## ABOUT THIS TASK
What you return must match the listing below exactly, minus any pictures.

>>>>>

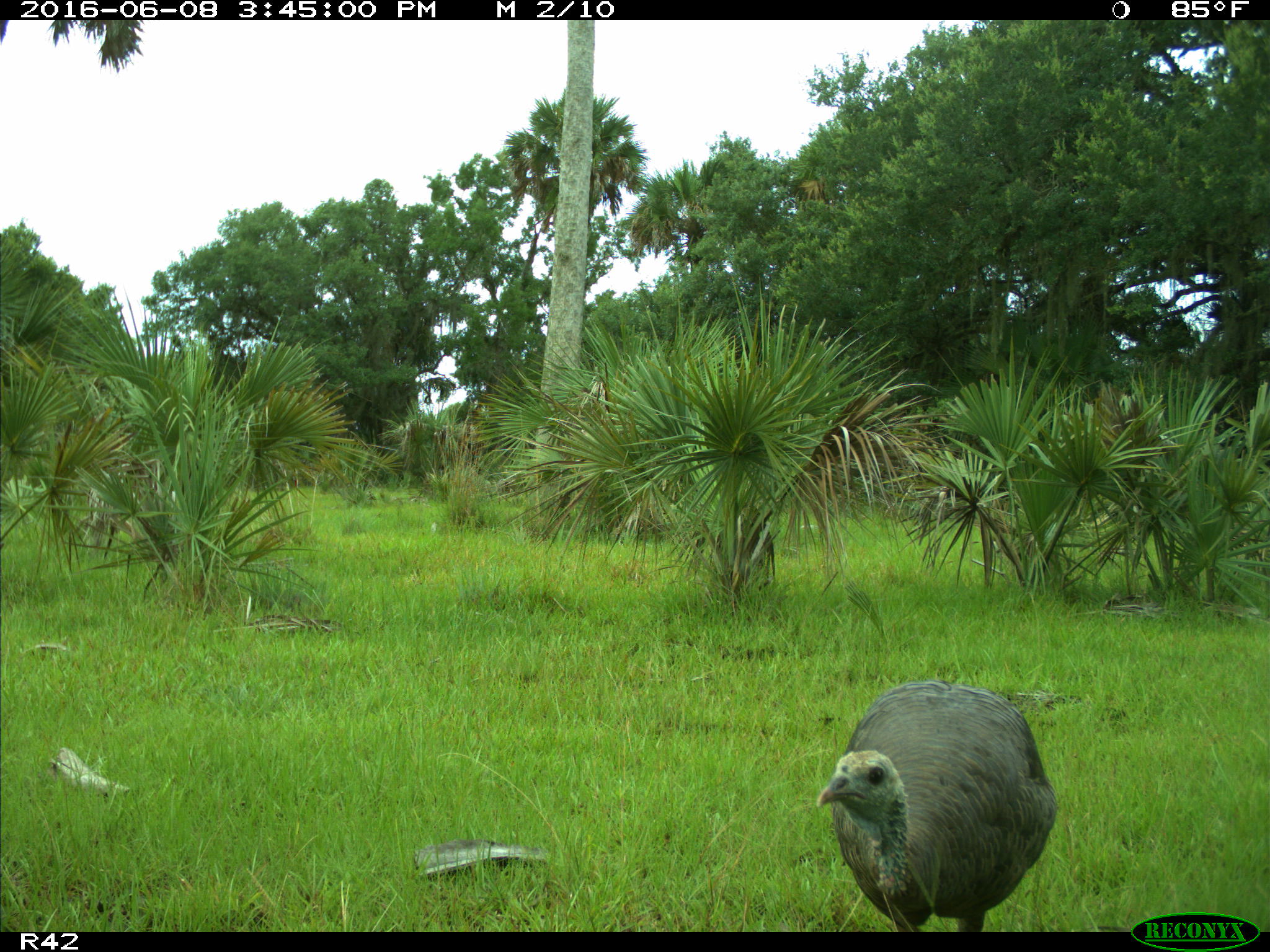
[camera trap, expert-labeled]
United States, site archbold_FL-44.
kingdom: Animalia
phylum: Chordata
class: Aves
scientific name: Aves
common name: birds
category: unidentified bird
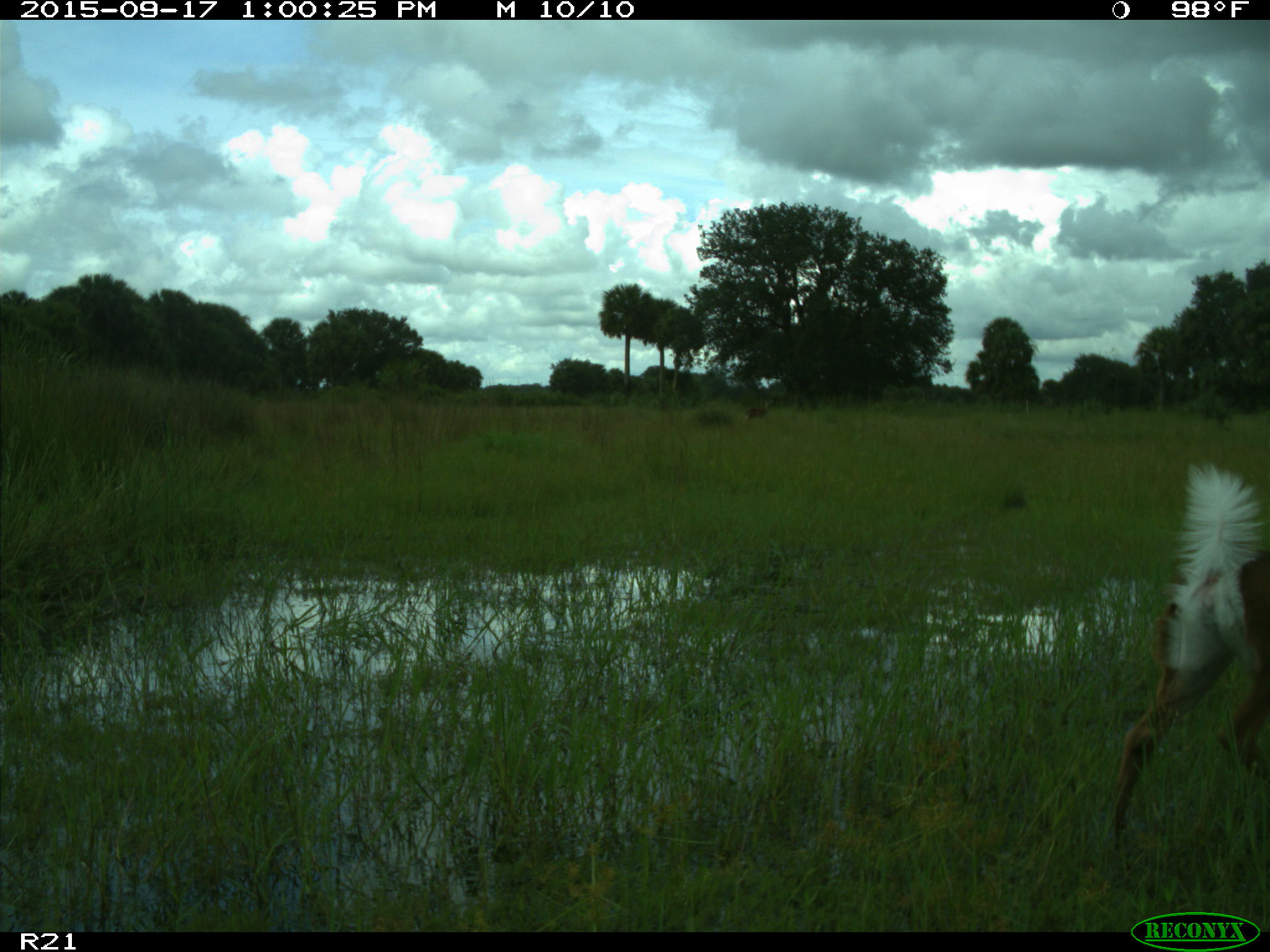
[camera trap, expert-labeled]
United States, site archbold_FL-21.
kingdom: Animalia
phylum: Chordata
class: Mammalia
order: Artiodactyla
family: Cervidae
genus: Odocoileus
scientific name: Odocoileus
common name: deer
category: unidentified deer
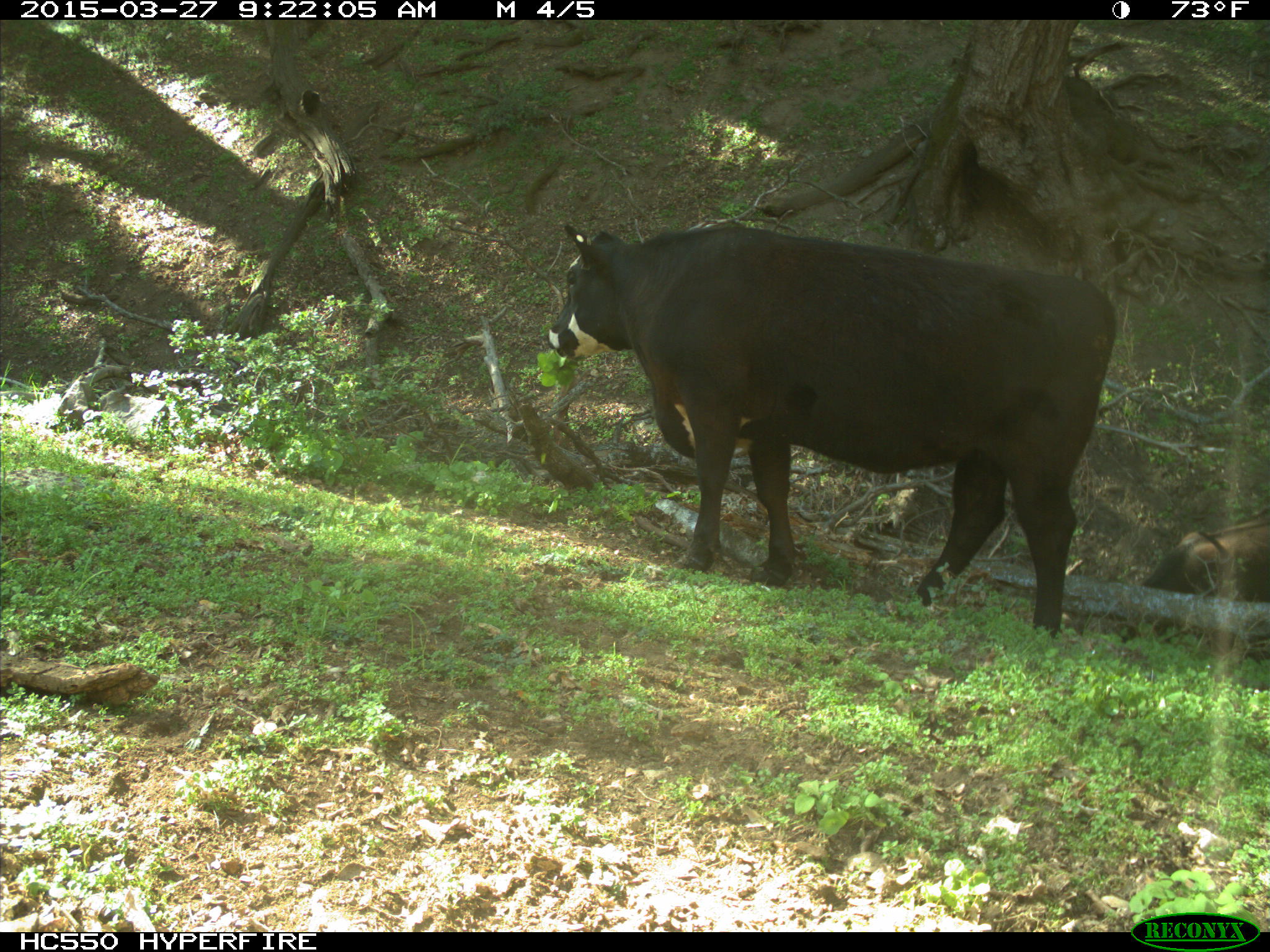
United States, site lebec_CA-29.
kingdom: Animalia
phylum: Chordata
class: Mammalia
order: Artiodactyla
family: Bovidae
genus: Bos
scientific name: Bos taurus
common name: domestic cow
Bos taurus (domestic cow).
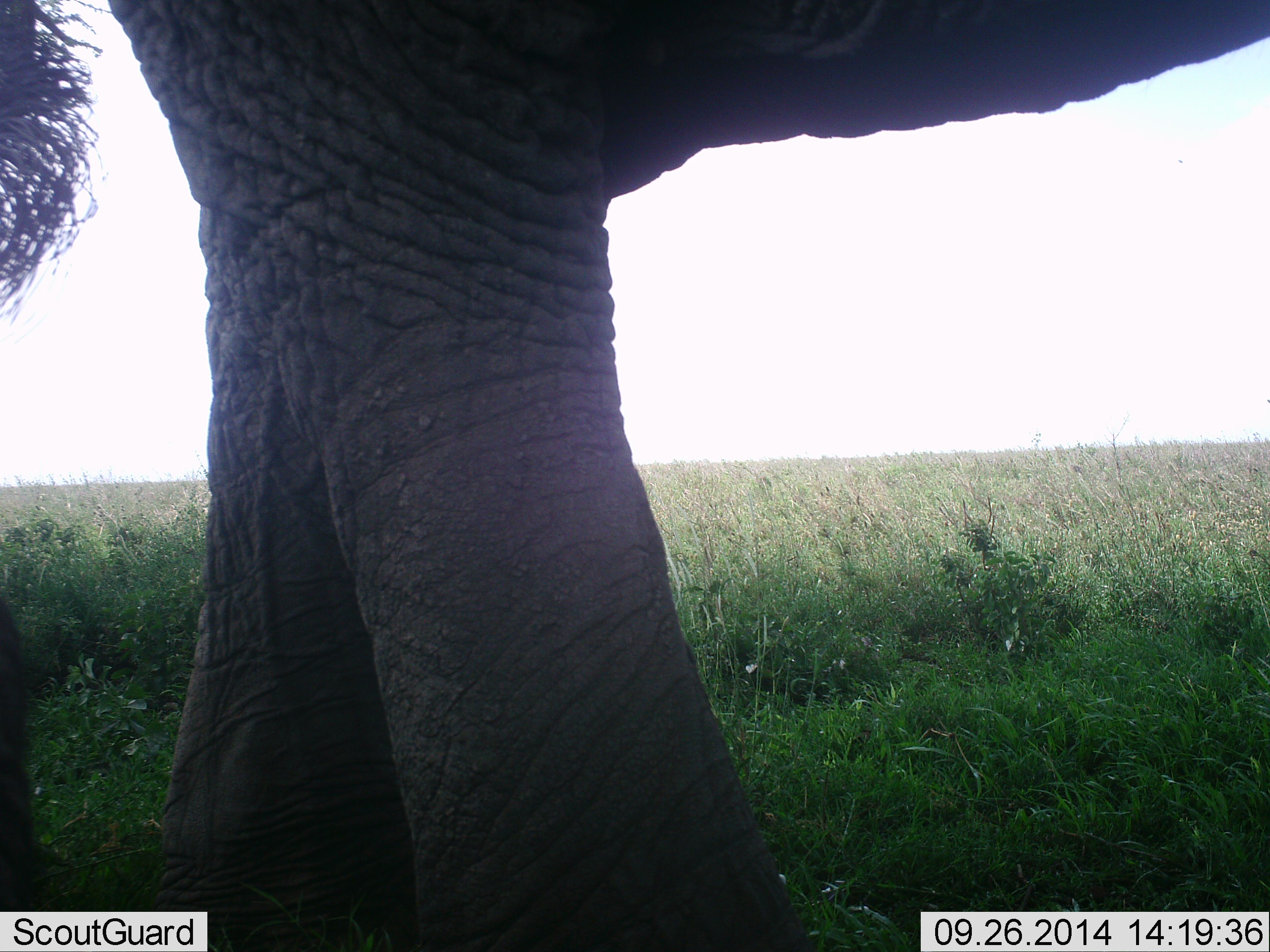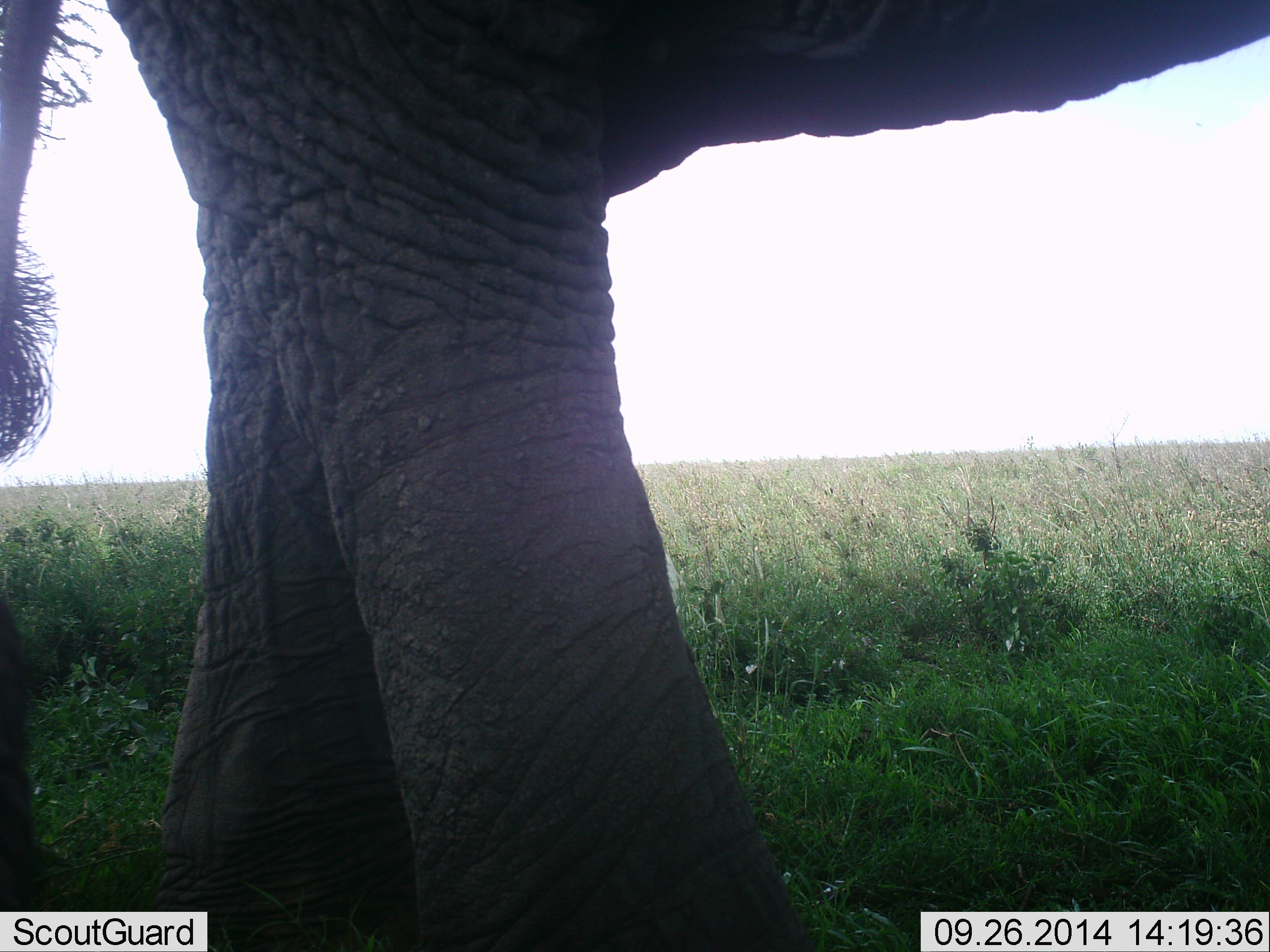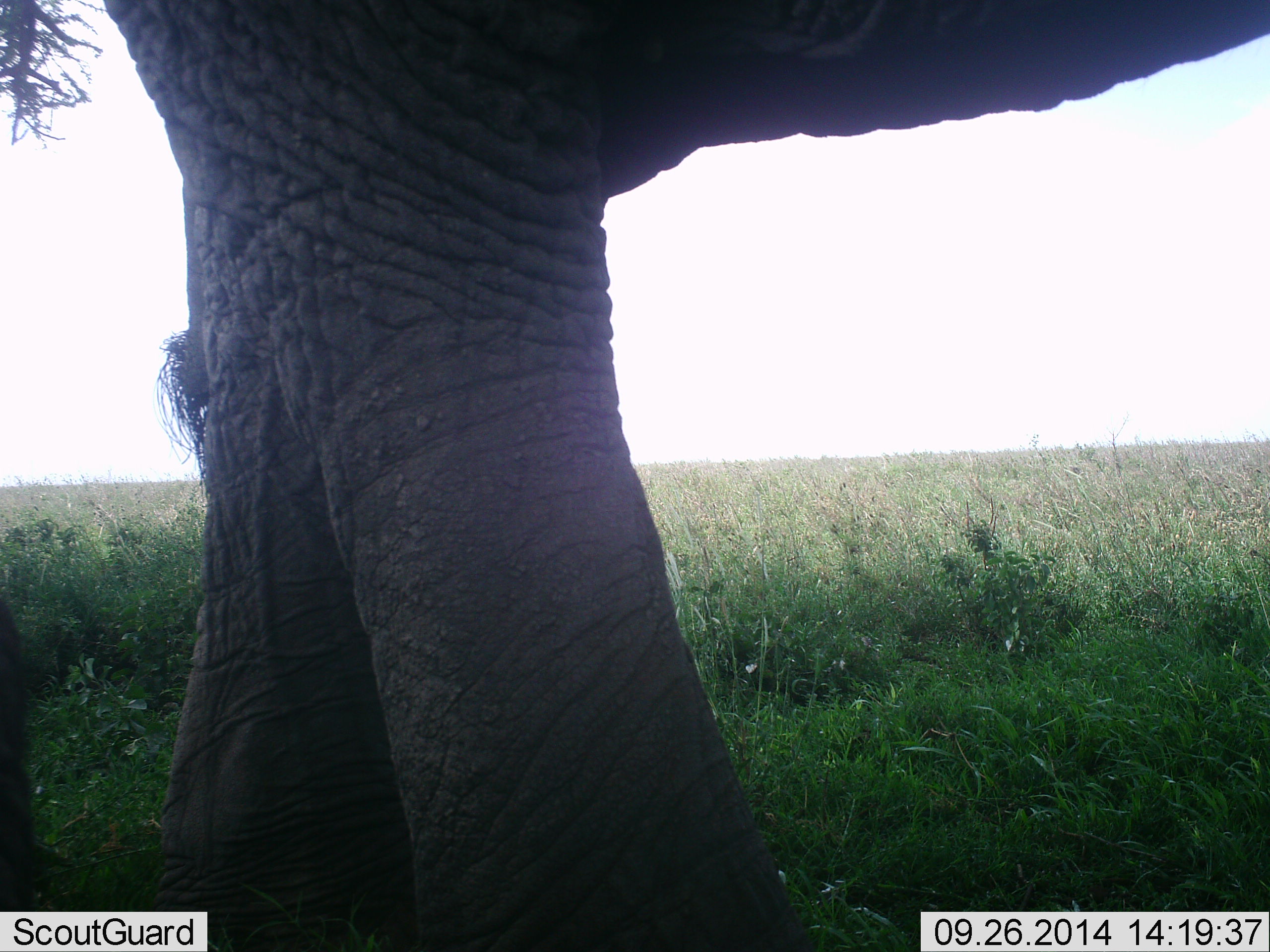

<<<<<

## COMPLETED TASK
[camera trap, expert-labeled]
United States, site archbold_FL-44.
kingdom: Animalia
phylum: Chordata
class: Aves
scientific name: Aves
common name: birds
category: unidentified bird
[camera trap, expert-labeled]
United States, site archbold_FL-21.
kingdom: Animalia
phylum: Chordata
class: Mammalia
order: Artiodactyla
family: Cervidae
genus: Odocoileus
scientific name: Odocoileus
common name: deer
category: unidentified deer
United States, site lebec_CA-29.
kingdom: Animalia
phylum: Chordata
class: Mammalia
order: Artiodactyla
family: Bovidae
genus: Bos
scientific name: Bos taurus
common name: domestic cow
Bos taurus (domestic cow).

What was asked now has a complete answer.